Wednesday, November 6

Eating Rats

Several years ago, I spent about a year as the primary food safety instructor for all my employer's units in our region. I was pulling together materials for yet another food safety class when the salmonella- contaminated peanut butter scandal broke.
Not the least bit surprised by the outbreak, I was nonetheless horrified by a casual comment quoted in a national newspaper by an employee of the besieged peanut butter company (who no doubt was quickly quarantined and castigated by the resident PR people when they were alerted to his gaff). He told the journalist, in a somewhat mystified manner, that everyone knows there are rats in the peanuts - but usually the roasting process kills them off.

I couldn't help but think back to that gut-twisting comment when I read that a new study shows that 12% of America's spice imports are contaminated with rodent hair (and by extension, feces).

Researchers suspect that the spices may be responsible for far more salmonella outbreaks that can be proven, in part because food-borne illnesses in general are dramatically under reported (many people attributing their gastric upsets to the flu, or just shrugging it off as part of life and never following up with reporting or the testing necessary for health departments to document the case), and in part because people rarely report spice usage when recounting their diet during research for an outbreak.

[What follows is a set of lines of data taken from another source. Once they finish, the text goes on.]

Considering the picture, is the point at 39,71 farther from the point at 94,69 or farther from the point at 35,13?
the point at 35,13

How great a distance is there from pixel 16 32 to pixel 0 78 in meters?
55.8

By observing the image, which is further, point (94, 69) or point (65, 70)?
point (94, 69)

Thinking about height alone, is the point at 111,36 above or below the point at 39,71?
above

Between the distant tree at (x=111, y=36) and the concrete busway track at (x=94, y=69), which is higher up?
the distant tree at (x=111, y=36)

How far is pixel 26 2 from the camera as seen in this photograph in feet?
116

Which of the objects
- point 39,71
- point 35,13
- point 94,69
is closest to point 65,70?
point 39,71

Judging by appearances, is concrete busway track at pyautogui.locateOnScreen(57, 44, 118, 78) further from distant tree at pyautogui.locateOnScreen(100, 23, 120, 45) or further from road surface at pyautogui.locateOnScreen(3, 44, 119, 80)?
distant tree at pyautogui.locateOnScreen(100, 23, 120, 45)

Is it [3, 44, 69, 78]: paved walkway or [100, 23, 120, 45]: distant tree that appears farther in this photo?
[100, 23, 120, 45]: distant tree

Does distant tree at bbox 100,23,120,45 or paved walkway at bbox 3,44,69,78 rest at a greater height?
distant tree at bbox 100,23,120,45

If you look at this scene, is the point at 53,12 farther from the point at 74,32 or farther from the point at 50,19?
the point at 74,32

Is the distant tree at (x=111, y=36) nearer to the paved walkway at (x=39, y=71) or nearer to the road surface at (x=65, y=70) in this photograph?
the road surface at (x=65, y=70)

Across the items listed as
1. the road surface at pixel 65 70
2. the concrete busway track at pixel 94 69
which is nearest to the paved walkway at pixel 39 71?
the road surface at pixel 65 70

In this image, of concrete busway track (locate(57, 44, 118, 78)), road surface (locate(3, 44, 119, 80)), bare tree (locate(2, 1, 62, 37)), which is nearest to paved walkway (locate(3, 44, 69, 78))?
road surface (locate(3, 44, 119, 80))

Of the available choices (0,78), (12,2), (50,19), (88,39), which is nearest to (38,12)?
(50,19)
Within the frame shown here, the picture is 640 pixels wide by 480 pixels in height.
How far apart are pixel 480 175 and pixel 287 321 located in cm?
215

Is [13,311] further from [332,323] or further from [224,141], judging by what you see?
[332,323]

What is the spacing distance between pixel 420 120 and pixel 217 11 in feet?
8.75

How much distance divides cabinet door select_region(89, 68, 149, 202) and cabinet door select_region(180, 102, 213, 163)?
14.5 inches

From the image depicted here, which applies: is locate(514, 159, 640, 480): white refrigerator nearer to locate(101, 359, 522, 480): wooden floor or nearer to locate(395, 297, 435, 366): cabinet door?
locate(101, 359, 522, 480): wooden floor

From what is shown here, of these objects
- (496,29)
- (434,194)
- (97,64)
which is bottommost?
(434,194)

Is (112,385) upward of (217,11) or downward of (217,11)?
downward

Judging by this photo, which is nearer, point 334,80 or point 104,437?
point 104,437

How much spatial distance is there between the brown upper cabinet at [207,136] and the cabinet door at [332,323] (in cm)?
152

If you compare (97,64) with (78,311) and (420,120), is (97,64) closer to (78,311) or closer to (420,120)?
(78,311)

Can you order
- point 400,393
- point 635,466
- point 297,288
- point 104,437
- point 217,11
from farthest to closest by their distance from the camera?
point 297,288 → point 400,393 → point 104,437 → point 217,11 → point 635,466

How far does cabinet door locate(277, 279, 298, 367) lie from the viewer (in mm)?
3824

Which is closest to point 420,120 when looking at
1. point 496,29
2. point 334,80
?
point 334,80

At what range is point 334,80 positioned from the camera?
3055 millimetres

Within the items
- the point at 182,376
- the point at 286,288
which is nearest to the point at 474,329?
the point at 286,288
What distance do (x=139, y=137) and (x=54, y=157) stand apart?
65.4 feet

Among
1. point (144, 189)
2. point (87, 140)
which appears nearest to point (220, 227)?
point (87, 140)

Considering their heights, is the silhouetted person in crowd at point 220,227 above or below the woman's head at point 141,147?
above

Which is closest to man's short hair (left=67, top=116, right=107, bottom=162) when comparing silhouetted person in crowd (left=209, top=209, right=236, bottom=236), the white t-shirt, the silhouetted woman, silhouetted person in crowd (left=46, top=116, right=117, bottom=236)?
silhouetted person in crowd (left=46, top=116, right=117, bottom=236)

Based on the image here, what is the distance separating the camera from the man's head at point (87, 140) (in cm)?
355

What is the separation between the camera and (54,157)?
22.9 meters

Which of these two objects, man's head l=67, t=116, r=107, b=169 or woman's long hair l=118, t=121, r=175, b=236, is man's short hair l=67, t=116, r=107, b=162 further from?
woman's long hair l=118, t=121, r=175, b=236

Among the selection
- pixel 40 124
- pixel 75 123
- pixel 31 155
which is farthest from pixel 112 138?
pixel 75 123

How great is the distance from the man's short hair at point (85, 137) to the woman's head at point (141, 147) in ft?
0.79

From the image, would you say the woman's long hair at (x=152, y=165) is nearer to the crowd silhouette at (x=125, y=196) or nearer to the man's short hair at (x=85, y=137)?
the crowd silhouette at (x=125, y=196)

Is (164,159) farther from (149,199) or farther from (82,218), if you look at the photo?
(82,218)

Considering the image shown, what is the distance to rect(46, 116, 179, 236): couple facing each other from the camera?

Think about it - you would report that you had pizza or chicken, perhaps, without ever thinking that the basil or oregano you topped those meals off with could be the cause of your illness.

Do I think that this news is something to panic over? No. Realistically speaking, we consume spices in such small quantities that their potential for negative health consequences is a very small threat compared to many of the other food-system atrocities we also currently face. Furthermore, from a strictly practical standpoint, there are many spices that cannot be reliably grown in the U.S., and the production/distribution chains for them are impossibly difficult to trace, regulate and hold accountable. That kind of time and effort is simply not practical when there are so many bigger, more serious issues to address.

This news does, however, renew my determination to grow as many of my own herbs as I can next summer and to supplement my stock wherever possible with locally-grown options. There's nothing I can do about the cinnamon I buy, except to purchase from reliable (preferably organic) companies and trust that they are doing all they can to ensure quality. But so many every-day spices from oregano and basil to thyme and red pepper flakes are cheap and easy to make myself - as long as I plan ahead. So as we head toward winter and begin planning for next year's gardens, will you consider joining me in going a few herbs of your own? Every step, no matter how small, towards healthy diets and food independence is powerful and so, so worthwhile!